The Union Budget unveiled on February 1, 2025, has come at a time of unprecedented global uncertainty and a flagging domestic economy. The real GDP growth is estimated at 6.4% for 2024-25 and between 6.3-6.8% for 2025-26, a far cry from >8 percent growth required annually to make India a developed nation by 2047. While much attention has been devoted to the demand stimulus through income tax cuts, not enough is said about the proposed reforms in urban development, tariff rationalisation, and regulatory simplification aimed at making Indian cities and corporates more competitive. Since the majority of economic activity is located in cities (urban areas account for ~55% of GDP) and produced by large corporates (~40% of the national output and 55% of India’s exports), the above-mentioned reforms have a pivotal role in improving India’s trend growth rate. Below we unpack each reform.
The government has identified “urban development” as one of the key growth pillars. World over, urbanisation and economic growth go hand in hand, and India is no exception. What makes prioritising cities important now is that the urban share of GDP has remained stagnant between 52-55% from 2000-2020. Given that the urban share of the population has continued to increase during this period, this implies that per capita urban income grew slower than rural during this period. Since our cities are at least 3 times more productive than their rural counterparts, deceleration in their productivity growth does not augur well for overall growth. Poor growth performance in urban areas could be directly related to the quality of life our cities offer. For example, though 95% of municipal waste is collected, only about 50% is treated. Water availability is about 115 lpcd (litre per capita per day) in big cities compared to the benchmark of 135-150 lpcd. And the price-to-income ratio (PTI)--the price to buy a 950 sq. feet apartment by the median earning household--is 11 in our cities as opposed to the affordability benchmark of 5.

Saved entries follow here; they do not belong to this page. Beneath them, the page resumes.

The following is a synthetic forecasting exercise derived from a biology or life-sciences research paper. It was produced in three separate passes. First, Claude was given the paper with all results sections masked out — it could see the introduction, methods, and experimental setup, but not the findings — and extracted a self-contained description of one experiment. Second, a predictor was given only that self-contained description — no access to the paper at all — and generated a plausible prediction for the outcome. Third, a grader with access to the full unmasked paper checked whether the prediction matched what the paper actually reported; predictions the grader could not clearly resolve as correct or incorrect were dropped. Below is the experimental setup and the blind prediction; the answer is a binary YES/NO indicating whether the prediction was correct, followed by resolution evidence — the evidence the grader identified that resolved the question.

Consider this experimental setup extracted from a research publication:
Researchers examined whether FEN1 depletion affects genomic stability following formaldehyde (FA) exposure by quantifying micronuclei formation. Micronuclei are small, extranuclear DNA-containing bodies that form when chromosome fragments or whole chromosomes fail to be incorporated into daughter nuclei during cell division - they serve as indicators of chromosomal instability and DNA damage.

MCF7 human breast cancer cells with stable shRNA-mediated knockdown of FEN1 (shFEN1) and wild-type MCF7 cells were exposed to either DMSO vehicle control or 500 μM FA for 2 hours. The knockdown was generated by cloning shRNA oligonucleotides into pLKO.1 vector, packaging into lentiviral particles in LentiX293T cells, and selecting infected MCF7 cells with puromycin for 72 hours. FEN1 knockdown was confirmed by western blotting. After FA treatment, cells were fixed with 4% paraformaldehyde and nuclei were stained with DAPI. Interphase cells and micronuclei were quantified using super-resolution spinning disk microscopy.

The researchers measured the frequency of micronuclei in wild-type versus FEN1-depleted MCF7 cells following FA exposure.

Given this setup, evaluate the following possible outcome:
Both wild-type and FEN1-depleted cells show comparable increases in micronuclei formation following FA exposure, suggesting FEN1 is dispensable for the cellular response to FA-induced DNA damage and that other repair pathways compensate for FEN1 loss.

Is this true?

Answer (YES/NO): NO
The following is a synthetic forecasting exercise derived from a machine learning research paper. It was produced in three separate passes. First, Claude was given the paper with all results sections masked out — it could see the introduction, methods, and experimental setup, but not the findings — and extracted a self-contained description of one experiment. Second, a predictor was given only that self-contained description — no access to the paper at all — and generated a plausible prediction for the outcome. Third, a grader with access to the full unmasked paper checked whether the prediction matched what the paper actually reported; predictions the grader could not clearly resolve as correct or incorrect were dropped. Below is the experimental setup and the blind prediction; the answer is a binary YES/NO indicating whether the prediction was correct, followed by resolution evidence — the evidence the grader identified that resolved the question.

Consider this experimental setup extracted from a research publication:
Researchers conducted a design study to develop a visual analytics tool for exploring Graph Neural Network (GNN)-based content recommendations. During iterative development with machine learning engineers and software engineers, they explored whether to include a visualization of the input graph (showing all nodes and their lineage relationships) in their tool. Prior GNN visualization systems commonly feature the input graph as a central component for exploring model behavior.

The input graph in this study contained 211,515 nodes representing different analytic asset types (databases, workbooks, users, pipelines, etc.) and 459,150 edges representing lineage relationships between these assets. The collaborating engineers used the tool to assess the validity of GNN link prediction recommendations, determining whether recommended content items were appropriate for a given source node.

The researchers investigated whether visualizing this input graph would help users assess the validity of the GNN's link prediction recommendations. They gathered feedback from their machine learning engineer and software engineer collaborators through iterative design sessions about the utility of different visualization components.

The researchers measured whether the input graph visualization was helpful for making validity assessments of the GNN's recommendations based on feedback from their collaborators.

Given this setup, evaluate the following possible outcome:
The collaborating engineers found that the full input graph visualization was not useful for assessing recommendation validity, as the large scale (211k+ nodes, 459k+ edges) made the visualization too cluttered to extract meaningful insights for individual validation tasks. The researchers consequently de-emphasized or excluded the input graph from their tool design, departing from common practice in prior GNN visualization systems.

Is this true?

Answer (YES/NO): NO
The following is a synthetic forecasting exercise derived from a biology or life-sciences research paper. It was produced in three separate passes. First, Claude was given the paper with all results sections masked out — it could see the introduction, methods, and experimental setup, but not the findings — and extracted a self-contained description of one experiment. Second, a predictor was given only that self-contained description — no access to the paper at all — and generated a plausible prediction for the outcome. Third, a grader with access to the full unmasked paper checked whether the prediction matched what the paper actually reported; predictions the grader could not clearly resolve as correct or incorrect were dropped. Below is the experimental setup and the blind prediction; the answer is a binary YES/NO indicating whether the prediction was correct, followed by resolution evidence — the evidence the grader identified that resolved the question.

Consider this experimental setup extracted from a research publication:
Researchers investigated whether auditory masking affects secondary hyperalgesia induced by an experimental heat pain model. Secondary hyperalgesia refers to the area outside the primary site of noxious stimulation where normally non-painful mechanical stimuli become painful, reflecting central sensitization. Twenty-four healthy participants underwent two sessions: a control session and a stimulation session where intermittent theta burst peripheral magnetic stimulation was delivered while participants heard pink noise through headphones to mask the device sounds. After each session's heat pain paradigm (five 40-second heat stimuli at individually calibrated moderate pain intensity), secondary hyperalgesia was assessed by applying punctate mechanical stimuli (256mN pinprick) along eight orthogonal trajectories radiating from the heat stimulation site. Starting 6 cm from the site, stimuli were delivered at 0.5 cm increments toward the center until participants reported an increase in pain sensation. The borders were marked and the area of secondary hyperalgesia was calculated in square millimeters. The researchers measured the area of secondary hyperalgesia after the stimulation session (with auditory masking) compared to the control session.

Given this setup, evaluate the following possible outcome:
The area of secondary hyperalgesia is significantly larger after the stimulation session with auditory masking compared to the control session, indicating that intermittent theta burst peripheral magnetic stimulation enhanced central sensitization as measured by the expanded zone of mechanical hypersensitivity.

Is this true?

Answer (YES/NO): NO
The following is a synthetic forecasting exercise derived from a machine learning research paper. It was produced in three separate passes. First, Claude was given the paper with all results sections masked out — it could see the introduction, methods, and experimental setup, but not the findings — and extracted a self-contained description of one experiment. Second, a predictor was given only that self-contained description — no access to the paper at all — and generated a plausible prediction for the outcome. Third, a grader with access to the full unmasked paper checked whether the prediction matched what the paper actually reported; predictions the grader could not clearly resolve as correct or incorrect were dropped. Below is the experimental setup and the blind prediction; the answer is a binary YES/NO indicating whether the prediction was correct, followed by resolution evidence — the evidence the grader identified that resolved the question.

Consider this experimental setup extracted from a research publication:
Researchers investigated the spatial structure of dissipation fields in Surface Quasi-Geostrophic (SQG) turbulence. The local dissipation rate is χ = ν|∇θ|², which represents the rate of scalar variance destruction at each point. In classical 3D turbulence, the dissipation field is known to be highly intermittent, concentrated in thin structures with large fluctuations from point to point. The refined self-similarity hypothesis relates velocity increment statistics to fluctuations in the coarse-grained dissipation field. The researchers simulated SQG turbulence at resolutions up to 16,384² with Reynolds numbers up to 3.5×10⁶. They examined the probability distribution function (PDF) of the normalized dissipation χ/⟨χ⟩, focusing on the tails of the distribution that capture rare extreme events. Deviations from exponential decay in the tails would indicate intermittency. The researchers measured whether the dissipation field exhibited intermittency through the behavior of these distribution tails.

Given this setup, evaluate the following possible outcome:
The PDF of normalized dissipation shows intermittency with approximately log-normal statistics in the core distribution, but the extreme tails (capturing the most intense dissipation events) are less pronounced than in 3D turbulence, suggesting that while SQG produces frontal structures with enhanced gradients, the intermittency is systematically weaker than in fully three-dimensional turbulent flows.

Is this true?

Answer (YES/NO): NO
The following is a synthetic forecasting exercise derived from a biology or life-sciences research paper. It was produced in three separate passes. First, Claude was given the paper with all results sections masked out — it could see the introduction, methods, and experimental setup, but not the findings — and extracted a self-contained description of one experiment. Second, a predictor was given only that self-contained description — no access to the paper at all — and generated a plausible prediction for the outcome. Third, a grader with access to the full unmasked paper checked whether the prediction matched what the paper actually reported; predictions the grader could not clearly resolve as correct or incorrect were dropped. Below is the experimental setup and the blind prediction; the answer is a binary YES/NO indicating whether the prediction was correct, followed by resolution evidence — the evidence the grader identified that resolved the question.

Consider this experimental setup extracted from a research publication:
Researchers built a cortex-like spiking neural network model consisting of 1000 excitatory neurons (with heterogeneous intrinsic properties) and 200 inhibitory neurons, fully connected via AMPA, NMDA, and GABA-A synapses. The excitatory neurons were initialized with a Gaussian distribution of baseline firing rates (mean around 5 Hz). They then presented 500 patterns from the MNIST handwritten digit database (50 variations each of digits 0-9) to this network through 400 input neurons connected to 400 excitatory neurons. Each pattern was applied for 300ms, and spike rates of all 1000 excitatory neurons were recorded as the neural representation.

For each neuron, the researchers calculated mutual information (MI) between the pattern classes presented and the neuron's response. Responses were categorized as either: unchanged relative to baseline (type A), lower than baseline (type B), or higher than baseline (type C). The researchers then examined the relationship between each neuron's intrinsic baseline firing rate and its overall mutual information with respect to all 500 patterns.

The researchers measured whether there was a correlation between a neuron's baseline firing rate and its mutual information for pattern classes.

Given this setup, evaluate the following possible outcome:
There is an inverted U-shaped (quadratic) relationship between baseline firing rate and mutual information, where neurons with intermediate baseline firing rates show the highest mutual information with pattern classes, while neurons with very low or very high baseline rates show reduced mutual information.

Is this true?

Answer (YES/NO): NO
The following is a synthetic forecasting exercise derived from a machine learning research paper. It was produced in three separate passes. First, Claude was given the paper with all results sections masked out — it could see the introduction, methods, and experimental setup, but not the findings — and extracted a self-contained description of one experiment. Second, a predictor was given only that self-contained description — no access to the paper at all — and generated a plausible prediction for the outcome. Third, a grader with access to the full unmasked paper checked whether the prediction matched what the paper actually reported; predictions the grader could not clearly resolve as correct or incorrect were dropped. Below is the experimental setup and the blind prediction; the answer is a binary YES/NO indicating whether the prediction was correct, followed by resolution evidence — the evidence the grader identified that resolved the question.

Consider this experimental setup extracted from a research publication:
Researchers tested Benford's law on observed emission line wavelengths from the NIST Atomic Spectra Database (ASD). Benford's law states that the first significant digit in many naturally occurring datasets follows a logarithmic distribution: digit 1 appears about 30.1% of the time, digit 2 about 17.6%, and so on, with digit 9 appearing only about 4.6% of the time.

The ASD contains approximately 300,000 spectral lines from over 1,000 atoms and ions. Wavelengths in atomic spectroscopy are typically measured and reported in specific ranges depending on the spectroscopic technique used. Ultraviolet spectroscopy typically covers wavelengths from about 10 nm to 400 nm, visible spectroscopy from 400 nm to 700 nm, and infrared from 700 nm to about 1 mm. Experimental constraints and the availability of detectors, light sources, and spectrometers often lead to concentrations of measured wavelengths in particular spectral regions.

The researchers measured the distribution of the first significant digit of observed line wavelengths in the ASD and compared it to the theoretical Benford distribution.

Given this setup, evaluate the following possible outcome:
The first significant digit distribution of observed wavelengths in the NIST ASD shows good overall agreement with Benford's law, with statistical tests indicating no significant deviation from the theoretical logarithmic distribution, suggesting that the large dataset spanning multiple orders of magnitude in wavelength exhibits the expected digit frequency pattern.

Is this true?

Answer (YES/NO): NO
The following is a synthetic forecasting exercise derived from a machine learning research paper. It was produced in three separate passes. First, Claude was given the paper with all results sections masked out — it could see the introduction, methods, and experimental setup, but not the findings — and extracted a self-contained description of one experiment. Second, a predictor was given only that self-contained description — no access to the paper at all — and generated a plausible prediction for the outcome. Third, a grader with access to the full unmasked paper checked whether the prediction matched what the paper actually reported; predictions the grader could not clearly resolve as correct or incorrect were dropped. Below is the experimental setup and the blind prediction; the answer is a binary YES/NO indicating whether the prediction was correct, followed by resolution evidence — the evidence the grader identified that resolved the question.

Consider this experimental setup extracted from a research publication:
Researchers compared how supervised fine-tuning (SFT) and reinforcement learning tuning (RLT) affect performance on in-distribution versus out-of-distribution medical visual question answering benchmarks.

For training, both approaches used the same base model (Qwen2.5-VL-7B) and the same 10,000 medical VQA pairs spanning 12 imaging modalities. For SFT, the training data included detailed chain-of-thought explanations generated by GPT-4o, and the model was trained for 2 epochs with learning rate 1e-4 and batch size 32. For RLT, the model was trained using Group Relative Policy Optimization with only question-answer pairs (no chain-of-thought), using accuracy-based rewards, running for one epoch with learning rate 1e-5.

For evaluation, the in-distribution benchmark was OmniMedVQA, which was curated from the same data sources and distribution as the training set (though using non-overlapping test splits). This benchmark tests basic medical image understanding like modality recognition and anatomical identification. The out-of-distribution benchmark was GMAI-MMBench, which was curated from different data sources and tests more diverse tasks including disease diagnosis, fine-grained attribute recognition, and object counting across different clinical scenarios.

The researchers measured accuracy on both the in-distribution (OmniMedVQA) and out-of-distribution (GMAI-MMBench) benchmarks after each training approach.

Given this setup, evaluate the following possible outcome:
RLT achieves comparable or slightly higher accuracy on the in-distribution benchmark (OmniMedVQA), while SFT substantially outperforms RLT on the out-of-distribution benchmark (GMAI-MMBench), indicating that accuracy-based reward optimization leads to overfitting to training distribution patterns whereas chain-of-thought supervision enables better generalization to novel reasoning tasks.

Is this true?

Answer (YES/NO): NO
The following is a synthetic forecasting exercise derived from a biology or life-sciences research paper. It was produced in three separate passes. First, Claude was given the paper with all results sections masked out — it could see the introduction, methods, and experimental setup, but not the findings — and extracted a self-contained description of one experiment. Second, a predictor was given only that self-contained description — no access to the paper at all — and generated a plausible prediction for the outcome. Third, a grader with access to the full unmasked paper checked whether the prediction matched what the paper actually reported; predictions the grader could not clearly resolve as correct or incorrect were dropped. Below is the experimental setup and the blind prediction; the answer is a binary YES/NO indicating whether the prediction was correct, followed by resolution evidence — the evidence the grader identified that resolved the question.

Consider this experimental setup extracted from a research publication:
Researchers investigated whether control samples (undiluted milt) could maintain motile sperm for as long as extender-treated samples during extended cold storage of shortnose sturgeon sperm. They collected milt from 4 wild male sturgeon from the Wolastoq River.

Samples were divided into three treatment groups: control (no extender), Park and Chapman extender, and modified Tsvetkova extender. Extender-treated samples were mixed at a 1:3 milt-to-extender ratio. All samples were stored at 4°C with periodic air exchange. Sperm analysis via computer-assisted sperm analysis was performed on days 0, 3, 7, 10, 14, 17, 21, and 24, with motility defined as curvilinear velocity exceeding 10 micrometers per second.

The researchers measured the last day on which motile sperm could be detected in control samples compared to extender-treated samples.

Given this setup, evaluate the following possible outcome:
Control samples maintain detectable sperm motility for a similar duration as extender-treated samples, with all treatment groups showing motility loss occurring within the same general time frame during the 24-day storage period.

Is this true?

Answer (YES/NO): NO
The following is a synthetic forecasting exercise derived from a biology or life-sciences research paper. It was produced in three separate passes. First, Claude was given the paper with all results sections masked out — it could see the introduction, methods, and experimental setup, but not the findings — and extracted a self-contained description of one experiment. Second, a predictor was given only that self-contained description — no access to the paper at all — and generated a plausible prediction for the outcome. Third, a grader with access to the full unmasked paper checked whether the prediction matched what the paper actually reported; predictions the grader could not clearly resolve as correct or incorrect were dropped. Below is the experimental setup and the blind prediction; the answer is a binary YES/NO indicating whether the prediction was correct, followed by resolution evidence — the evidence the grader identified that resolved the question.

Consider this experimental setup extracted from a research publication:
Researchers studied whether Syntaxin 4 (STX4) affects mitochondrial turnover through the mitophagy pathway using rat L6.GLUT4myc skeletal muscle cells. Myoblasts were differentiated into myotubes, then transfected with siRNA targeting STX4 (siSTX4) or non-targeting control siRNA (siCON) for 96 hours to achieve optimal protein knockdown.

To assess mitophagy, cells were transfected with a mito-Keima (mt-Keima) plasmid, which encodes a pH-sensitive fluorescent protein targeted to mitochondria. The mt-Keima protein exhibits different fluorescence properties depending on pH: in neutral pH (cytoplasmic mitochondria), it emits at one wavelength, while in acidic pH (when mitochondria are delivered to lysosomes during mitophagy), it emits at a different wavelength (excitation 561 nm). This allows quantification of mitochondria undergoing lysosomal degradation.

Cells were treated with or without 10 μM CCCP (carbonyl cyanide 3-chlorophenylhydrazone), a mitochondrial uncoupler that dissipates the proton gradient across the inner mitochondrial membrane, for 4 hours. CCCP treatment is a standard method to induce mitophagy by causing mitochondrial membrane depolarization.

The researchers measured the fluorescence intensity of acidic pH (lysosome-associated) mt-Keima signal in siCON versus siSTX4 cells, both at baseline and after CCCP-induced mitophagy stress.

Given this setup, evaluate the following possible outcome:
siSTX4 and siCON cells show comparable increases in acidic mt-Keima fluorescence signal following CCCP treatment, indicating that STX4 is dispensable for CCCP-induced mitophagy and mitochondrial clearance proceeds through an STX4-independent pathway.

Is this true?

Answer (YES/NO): NO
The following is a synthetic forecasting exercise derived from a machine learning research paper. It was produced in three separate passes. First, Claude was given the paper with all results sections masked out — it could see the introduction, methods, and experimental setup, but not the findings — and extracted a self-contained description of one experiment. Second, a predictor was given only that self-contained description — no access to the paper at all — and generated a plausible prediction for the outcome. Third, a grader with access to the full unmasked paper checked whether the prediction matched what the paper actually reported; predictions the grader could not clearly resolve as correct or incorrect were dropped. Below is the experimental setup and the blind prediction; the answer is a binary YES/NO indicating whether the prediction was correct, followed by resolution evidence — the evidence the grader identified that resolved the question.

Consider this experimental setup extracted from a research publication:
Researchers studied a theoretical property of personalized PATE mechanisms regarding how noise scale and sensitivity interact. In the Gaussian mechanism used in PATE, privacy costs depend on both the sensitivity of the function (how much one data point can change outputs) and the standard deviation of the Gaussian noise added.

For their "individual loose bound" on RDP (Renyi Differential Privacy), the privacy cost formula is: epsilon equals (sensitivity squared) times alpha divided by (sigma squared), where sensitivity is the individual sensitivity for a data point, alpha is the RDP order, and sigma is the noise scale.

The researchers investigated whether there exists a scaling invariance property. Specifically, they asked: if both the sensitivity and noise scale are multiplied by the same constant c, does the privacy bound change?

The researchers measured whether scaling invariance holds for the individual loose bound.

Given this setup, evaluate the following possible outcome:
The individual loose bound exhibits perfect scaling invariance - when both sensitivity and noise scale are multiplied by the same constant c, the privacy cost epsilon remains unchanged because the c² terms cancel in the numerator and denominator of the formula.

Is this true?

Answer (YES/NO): YES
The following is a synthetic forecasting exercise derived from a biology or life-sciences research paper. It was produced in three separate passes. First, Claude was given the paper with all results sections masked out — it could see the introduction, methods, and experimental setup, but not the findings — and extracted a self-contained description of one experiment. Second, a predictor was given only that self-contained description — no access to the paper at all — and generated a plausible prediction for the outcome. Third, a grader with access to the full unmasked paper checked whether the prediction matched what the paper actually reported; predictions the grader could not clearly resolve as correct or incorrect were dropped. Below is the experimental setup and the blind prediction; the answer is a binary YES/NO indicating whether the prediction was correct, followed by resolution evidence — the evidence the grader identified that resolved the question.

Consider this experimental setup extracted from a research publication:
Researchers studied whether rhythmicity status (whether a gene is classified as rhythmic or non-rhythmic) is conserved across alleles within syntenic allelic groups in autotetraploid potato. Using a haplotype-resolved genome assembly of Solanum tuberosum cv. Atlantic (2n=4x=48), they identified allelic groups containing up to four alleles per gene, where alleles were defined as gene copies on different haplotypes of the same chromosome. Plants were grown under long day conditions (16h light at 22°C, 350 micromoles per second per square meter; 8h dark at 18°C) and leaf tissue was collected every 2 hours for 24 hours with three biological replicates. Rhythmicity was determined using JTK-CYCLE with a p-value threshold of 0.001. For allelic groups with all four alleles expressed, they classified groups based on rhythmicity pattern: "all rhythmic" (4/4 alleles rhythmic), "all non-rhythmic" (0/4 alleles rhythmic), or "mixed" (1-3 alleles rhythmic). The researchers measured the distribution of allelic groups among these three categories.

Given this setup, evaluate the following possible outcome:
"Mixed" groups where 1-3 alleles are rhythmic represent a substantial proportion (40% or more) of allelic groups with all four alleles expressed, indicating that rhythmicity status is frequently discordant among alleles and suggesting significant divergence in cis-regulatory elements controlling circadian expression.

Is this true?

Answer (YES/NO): NO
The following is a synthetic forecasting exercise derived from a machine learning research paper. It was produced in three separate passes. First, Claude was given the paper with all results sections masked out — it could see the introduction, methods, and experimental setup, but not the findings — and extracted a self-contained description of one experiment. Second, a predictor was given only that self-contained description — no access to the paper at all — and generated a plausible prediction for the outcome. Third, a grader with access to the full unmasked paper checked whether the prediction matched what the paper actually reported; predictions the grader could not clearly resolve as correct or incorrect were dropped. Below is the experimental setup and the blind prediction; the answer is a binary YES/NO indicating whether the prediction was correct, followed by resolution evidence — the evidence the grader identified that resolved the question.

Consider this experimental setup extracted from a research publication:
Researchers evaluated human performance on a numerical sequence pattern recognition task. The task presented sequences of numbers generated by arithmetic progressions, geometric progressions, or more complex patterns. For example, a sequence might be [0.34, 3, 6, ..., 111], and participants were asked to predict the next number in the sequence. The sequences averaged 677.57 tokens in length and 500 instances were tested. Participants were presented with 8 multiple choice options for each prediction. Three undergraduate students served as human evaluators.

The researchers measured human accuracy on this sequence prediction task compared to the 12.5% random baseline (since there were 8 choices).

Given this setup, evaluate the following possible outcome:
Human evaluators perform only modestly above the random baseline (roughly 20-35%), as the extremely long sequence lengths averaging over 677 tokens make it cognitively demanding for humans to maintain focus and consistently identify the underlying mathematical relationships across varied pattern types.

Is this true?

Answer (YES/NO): NO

Sub-optimal service delivery is due to many factors, with lack of funds being one of them. Indian cities spend about a quarter on urban infrastructure of what needs to be spent. The Centre’s proposal to set up an Urban Challenge Fund of ₹1 lakh crore is an interesting idea to push urban infrastructure build-out. The proposed Fund should incorporate elements of expenditure efficiency, transparent planning, and stable governance to move the needle on service delivery. Our analysis of expenditure and outcomes of 27 big municipalities on solid waste management (SWM) indicated that 19 of them were spending significantly more than the norm and yet none had a perfect score under the Swachh Bharat rankings. Spending accounted for about 23% of the variation in cleanliness services, the remainder attributable to non-monetary dimensions like stable leadership, citizen involvement, etc. Thus, together with more resources, there is also a crying need for better expenditure efficiency.
Not just inadequate delivery of civic services, Indian cities also suffer from high house prices. Globally, housing affordability moves together with the degree of transparency in the real estate industry. India is currently part of the ‘semi-transparent’ set of countries and its PTI of 11 is consistent with this level of transparency. One of the key reasons for the semi-transparent market is the lack of credible and rigorous land use planning and implementation. Improving house price affordability requires releasing (developable) land supply transparently. This will increase competition in the sector by enabling and encouraging the entry of new real estate developers, putting pressure on prices, and in turn, improving affordability. This begs the next question, who will implement these reforms? Since all of the above (and more) fall under the domain of the Third tier, the obvious answer is the city leadership. However, in reality, it falls through the crack given that the average tenure of a municipal commissioner is just 10 months, leaving little time or incentive for any meaningful contribution. There is a dire need for governance reform, beginning with a stable mayoral-commissioner system.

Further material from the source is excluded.